Hello, I am looking into moving to Spain from the US, particularly Canary Islands since I have an idea in my head that it may be a little easier to adapt since there may be more opportunity for work and I speak the language. I'm in my late 20's and don't have a family. Also my degree is in Psychology and used to teach... Someone guide me into the right direction please!! (i.e. visa, getting a job/job programs..)


----------



## Burriana Babs (Nov 22, 2007)

You will need a visa. It can be obtained from the local Spanish Consulate in your state or the nearest one to you. They can also help you any other way you may need guidance. Why have you chosen the Canary Islands instead of Main land Spain? I would think opportunities would be greater on the Mainland. Maybe you should look into the Costas.

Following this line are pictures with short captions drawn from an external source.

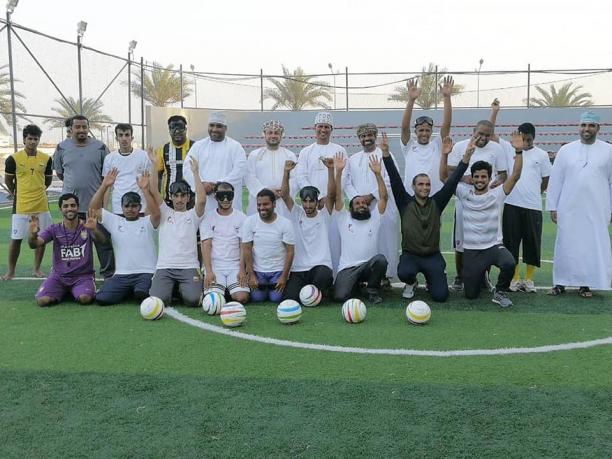 Oman blind football workshop a group of blind footballers line up on a pitch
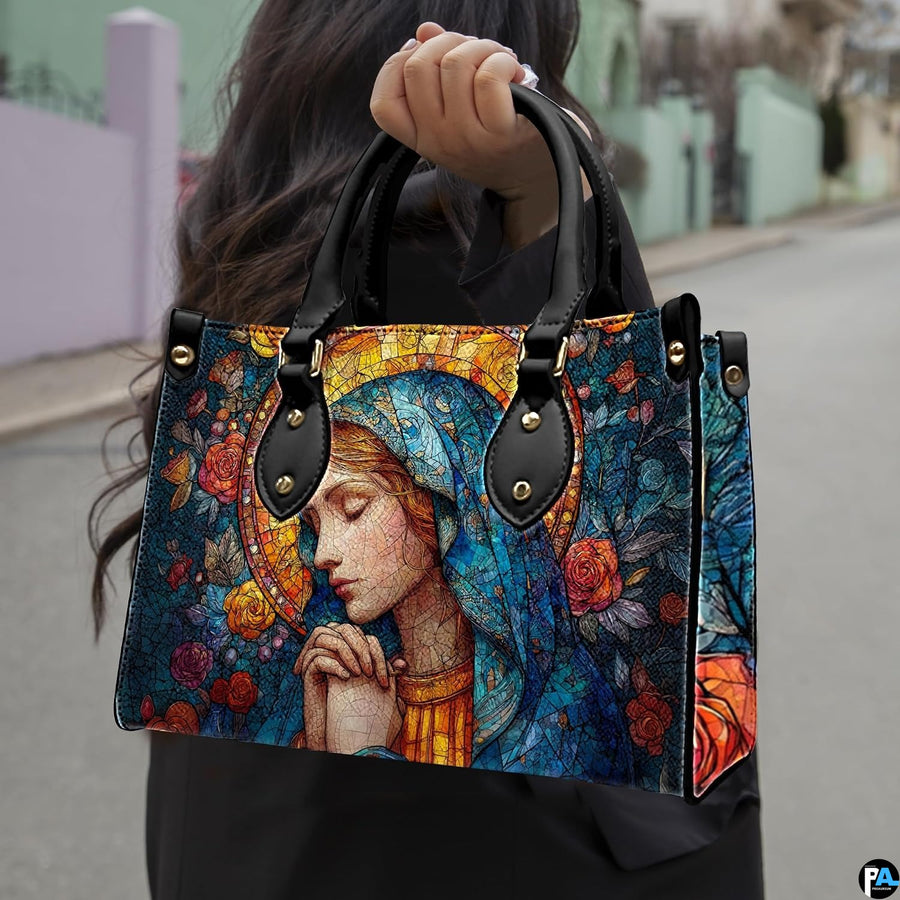 Handbag featuring praying Virgin Mary held outdoors by model in natural daylight.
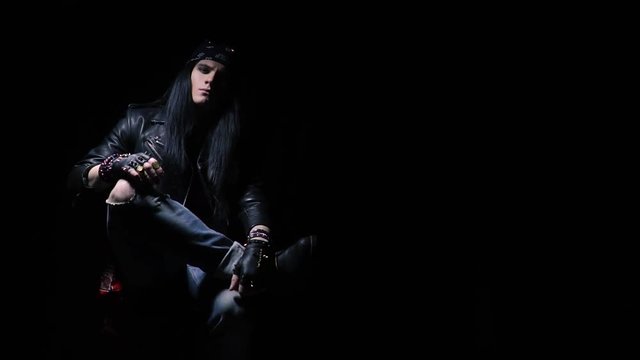 Tough looking rocker with bandana and ripped jeans crosses his legs, slight slow motion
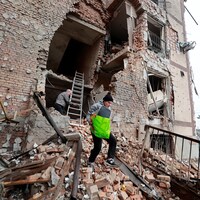 Une femme transporte un sac dans les ruines d'un immeuble éventré.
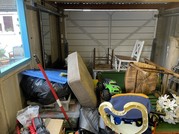 The inside of a garage with a large number of items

Where in the States are you from?


----------



## v19inc (Dec 15, 2007)

Thanks for your prompt reply!! I chose the Canary Island because I figured that since they are small islands I can maybe have a better chance of adapting and then moving on to the bigger, mainland side of Spain. But really I am open to any location... I'm presently in Florida and I will be visiting the Spanish consulate as you have suggested. Do you think it will be difficult or even expensive to obtain a visa? I will be doing some research now on the Costas...I see you are from there.. How are the job opportunities and the style of living?


----------



## Burriana Babs (Nov 22, 2007)

Style of living is great. I would think being on the costas much better than the islands as the islands are too packed with tourists and English speaking reidents. Here on the Costas you have great choices, Most of the villages retain the Spanish culture yet have a good mixture of English speaking residents. I find the People to be just wonderful and very helpfull. As far as working I guess it depends on the type of work you are looking for. You can look up the Andalucia area of spain on their web site just type in Andalucia or Nerja. You will find lots of information on Spain and living on the Costa del Sol.


----------